## TASKS TO COMPLETE:
**1)** In the blog post about Granny, copy everything from "See, Granny had" down to "force of nature.", switching "independent" to "self-reliant".
**2)** Translate this sentence from the blog post about Granny into Spanish: "She's lived here for almost 30 years and she's always been one of those people who attracts others to her."
**3)** Answer these questions from the blog post about Granny:
(a) How old is Granny?
(b) How many kids did Granny have with the Husband?
(c) What did Granny use on the Husband's head?

## SUPPLIED TEXT:
● ● ● ● ●

Saturday, April 21, 2007

Curtain Call

Not for me, just in case anybody was alarmed.

I've spent much of this week hanging out with my 97-year old Grandmother. We call her Granny. And when I say "we" I mean the entire population of Hippyville calls her Granny. She's lived here for almost 30 years and she's always been one of those people who attracts others to her.

But for me Granny is also a role model. In many ways, but specifically I'm talking in the area of being a single woman. Because she has been single for the majority of her life. By choice, I think.

See, Granny had a Husband, with whom she had 3 kids. But after a while the Husband found another woman, in another town, for whom he could be a hero. And the Husband needed that. He was a man who really needed a woman who needed him. Husband liked being needed, being necessary, being someone's hero. Unfortunately for the Husband, his greatest love was a woman who could absolutely take care of herself. She was independent, strong willed... she was a f*cking force of nature.

So here was the Husband, with a wife who was the envy of all who knew them and by far one of his biggest selling points to friends, neighbors, clients. and also with a mistress in a nearby town who satisfied for him the need to be needed. And the poor, sad man couldn't make up his mind. No matter how much Granny did for him, in running his home and raising his kids and helping him build a business and being his partner. No matter all of that, because the Mistress did the one thing that Granny couldn't do: the Mistress couldn't get along without the Husband.

Eventually Granny laid down the law and confronted the Husband about his extra relationship. He tried to sell her on the idea of them all living together (because apparently he was living in a fantasy universe) and Granny responded as any reasonable woman would (glass ashtray to the head.) And they divorced, and Husband married Mistress (now Wife Mark 2) and they had a couple of kids of their own. They had their lives and they both had their deaths and Granny marches on.

● ● ● ● ●

## INPUT DATA:
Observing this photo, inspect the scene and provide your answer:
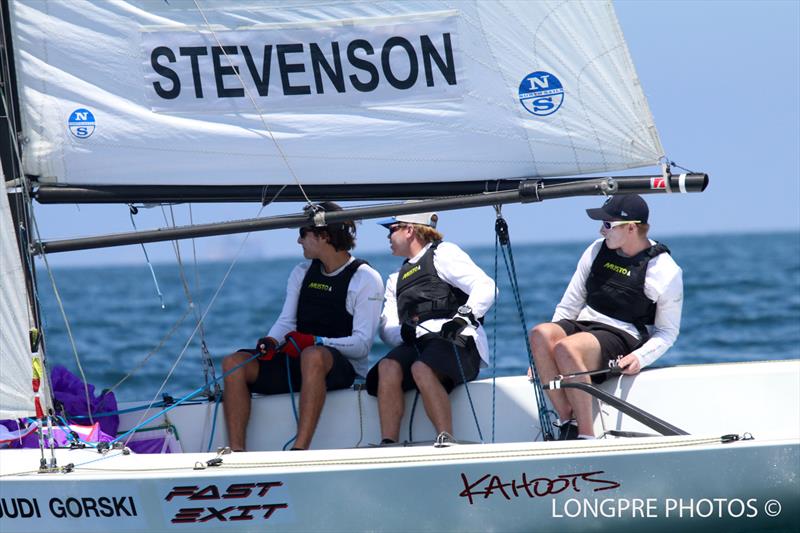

● ● ● ● ●

## TASK ANSWERS:
**1)**
See, Granny had a Husband, with whom she had 3 kids. But after a while the Husband found another woman, in another town, for whom he could be a hero. And the Husband needed that. He was a man who really needed a woman who needed him. Husband liked being needed, being necessary, being someone's hero. Unfortunately for the Husband, his greatest love was a woman who could absolutely take care of herself. She was self-reliant, strong willed... she was a f*cking force of nature.

**2)** Ha vivido aquí casi 30 años y siempre ha sido una de esas personas que atraen a los demás.

**3)**
(a) 97 years old
(b) 3
(c) A glass ashtray